Indeed, with its repetitive seasons, life always goes on.
Yes, life keeps going on in both happy and adverse times.
Life keeps moving on after the death of our loved ones.
Life will also surely keep moving on after our own end, despite anyone’s sorrow.
When someone’s life is meant to be/continue to be, nothing prevents it; neither danger nor earlier risk in the prenatal period.
Of course, this is not the case when early or later prenatal stages of what would/could have been life are not compatible with full-blown life, postpartum.
Bearing the above in mind, this post, which is not a reflection about the natural process of life and death, focuses on the choice of life; despite the concurrent option of despair and even death, in times of adversity—both personal and collective.

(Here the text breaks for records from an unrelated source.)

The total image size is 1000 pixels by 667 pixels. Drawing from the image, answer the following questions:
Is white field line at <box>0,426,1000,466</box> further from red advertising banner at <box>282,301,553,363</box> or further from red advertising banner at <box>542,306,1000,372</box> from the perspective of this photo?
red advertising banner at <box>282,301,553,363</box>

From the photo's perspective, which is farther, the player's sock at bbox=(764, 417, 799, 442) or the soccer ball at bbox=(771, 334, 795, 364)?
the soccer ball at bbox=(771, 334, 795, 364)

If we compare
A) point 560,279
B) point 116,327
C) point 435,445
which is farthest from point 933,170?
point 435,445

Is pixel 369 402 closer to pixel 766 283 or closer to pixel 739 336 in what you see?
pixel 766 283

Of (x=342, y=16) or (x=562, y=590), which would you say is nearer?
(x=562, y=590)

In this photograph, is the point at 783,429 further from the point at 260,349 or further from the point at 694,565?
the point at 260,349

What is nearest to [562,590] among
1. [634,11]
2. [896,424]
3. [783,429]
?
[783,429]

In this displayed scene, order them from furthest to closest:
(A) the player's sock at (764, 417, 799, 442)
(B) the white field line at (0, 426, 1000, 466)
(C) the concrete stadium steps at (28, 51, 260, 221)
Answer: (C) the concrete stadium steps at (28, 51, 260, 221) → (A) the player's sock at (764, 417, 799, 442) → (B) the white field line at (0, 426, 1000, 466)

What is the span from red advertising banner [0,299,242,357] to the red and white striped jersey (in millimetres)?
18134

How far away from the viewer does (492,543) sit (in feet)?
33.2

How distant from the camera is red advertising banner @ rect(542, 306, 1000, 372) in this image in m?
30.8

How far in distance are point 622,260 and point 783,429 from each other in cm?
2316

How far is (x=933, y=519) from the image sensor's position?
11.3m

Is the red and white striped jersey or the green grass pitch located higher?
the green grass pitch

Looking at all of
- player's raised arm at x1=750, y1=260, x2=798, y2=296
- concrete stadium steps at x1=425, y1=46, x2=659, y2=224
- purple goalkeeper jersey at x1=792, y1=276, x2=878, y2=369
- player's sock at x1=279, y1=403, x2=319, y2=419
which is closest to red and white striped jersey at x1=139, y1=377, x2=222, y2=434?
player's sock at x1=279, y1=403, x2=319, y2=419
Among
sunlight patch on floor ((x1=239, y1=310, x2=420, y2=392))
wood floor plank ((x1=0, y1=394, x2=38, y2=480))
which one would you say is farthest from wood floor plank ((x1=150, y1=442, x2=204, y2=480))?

To begin with, what is the nature of this force within us that keeps driving us to choose life daily and at different stages of our lives, regardless of any adversity or of the meaning we give to our existence? It is fascinating, isn’t it?
Regardless of circumstances, especially dark ones, how can we learn to keep welcoming honouring, listening to, and enjoying life force, with any resulting attitude or behaviour?
What role does introspection—capacity to look within—play in consciously choosing and embracing the will to live? Live as an innate drive to survive, but also as a chosen force to process human experience, cope or grieve, grow, thrive, and flourish.
What role does our naturally changing circumstances play in all this? Or rather what meaning do we want to give to those circumstances? In what ways do we want to interact with certain elements from our circumstances in harmony with our life values?
Of note, some elements of our context—or rather our transactions or relationships with them—may be nourishing for us. Yet others may be limiting and even potentially destructive. Same for the elements or characteristics that belong to us. They can be nourishing to others. They can also be potentially harmful. The latter are not the responsibility of others. They are not even excused by any circumstances. These personal elements—attitude or behaviours—can adversely impact others while being self-destructive in the long-term, whether consciously or not. So what to do about them?
To conclude this post filled with questions, may we all be lucid while being as psychologically flexible as possible to self-reflect, as needed, and to navigate life and relationships—with ourselves as well as others—in the most authentic way possible.

Such powerful & meaningful words❤️
Bambi is grateful for your positive comment. Thank you Maxine.